Find the first duplicate number for which the second occurrence has the minimal index

Question:

This is a question on codefights:

Given an array a that contains only numbers in the range from 1 to
a.length, find the first duplicate number for which the second
occurrence has the minimal index. In other words, if there are more
than 1 duplicated numbers, return the number for which the second
occurrence has a smaller index than the second occurrence of the other
number does.

I’ve been struggling to figure out how to complete this in python. I’m unsure if I’m on the right path and if I am I can’t seem to figure out how to access my index dictionary after finding the specific value from my d dictionary. I want to grab all the values that are greater than one in my d dictionary and then grab those values from index and then whichever value in index is smaller would be the answer.

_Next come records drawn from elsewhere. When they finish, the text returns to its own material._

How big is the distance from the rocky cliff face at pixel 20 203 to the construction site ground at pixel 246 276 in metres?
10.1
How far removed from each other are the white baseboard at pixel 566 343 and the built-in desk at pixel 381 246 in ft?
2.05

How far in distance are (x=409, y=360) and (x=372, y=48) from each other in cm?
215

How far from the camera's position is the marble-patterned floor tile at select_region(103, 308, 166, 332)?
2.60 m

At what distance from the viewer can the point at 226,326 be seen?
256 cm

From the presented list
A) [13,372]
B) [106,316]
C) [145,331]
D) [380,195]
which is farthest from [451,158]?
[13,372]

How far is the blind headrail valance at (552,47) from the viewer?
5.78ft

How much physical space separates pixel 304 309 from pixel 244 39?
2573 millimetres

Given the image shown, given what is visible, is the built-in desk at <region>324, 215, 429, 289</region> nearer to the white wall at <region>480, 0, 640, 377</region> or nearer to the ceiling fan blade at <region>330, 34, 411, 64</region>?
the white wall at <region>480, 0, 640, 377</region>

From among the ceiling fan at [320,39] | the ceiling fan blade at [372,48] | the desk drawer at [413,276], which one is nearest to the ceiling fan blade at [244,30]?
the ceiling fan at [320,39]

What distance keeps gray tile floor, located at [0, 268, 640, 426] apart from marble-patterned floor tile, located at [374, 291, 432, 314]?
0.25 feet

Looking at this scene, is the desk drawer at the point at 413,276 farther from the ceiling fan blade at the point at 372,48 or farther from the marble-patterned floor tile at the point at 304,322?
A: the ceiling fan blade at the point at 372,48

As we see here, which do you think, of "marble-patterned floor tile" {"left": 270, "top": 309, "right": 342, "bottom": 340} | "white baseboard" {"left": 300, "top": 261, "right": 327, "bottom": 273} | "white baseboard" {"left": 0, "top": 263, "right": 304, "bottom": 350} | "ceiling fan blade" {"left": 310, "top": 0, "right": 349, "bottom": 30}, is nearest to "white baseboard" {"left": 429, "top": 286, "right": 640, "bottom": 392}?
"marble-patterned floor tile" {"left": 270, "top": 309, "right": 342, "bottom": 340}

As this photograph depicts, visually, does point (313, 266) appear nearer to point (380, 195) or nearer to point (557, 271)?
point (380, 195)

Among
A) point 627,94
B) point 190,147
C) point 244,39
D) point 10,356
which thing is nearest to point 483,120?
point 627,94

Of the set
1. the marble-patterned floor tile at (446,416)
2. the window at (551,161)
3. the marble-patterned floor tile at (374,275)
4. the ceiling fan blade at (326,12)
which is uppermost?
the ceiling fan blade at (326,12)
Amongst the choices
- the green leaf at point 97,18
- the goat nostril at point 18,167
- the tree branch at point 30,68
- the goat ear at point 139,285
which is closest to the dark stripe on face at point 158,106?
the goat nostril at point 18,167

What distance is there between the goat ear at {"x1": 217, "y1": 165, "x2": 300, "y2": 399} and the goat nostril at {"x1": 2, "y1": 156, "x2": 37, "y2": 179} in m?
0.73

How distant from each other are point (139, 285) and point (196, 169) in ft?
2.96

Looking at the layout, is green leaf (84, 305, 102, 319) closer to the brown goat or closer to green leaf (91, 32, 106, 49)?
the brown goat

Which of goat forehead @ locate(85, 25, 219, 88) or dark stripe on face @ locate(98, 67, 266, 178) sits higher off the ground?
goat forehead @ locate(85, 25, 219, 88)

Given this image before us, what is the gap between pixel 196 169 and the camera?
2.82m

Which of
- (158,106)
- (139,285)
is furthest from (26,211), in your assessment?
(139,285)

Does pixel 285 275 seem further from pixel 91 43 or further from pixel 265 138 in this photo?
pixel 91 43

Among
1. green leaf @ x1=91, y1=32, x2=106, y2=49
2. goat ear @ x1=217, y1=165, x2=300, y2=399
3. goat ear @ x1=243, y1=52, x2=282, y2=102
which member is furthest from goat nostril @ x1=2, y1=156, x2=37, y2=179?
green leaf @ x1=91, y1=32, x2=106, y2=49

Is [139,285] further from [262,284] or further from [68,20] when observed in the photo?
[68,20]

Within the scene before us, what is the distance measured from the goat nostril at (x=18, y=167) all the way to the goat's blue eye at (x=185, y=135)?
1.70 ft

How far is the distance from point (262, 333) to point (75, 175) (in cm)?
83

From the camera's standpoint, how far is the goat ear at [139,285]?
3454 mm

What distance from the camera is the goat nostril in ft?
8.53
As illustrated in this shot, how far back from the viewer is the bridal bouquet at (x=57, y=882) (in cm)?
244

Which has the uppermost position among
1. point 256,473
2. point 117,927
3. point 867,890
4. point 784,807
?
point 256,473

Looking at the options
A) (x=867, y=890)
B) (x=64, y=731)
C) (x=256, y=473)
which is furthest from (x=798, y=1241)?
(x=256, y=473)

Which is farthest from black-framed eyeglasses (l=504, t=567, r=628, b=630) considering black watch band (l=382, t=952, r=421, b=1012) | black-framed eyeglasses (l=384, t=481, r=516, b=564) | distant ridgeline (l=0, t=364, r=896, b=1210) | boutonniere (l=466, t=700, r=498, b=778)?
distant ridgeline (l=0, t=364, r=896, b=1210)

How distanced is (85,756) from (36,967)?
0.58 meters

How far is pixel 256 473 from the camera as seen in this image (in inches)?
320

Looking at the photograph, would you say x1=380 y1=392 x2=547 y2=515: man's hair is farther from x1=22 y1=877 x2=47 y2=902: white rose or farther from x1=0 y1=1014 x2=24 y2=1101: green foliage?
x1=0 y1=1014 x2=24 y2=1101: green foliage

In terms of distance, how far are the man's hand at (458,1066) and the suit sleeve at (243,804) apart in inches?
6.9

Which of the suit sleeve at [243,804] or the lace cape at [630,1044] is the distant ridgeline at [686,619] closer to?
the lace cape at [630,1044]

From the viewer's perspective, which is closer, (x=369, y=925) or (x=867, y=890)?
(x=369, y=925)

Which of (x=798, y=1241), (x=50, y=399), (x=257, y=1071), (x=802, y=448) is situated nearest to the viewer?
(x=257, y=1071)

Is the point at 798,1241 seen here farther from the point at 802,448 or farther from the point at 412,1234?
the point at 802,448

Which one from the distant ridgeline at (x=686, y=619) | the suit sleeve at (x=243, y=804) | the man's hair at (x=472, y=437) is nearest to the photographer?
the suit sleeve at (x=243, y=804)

If I’m going about this completely wrong then please let me know.

def firstDuplicate(a):
    d = {}
    index = {}

    for i in a:
        if i in d:
            d[i] += 1
        else:
            d[i] = 1

    for i,e in enumerate(a):
        if e in d:
            index[e] = i
        else:
            index[e] = i

    for key,val in d.items():
        if val > 1:
Asked By: user2914144

||

Answers:

I think you can try using indexing technique here. Since you mentioned that numbers are in the range 1 to a.length, you can retrieve that element from the list, go to index l[i] and change that element to -l[l[i]] i.e.

l[l[i]] = -1 * l[l[i]]

While doing this, if you encounter a negative value, return the absolute value of the element present at this index. Let me know if you have problem implementing this. Here will be the code: (forgot to mention it earlier):

l = [7,4,5,6,4,2,3]
found = 0
for i in range (0 , 6):
    item = abs(l[i])
    if(l[item - 1] > 0):
        l[item - 1] = -1 * l[item - 1]
    else:
        found = abs(l[i])
        break    
print (found)


output : 4

Time complexity : O(n)

Space : O(1)

Answered By: CodeHunter

Your second for loop does the same for if and else condition, let’s change that for loop, also, there’s no need to store the elements that have less than two occurrences, so let’s add that condition as well. What the second loop here does is, using list comprehension, it stores all occurrences of an element in a list(Famous solution), and then we store that in our indexdic. Finally, printing both dictionaries to see how they look like:

def firstDuplicate(a):
    d = {}
    indexdic = {}

    for element in a:
        if a.count(element) > 1:
            if element in d:
                d[element] += 1
            else:
                d[element] = 1

    for key in d:
        indexdic[key] = [i for i, x in enumerate(a) if x == key]

    print('d: ', d)
    print('indexdic: ', indexdic)

Running this:

>>> firstDuplicate(['a','b','c','a','d','d','b'])
d:  {'a': 2, 'd': 2, 'b': 2}
indexdic:  {'a': [0, 3], 'd': [4, 5], 'b': [1, 6]}

Now after this hint, you need to work on what operations are needed in indexdic values to get the output you want, I’ll let you work that out, it’s an exercise afterall. Let me know if any of the steps is not well described.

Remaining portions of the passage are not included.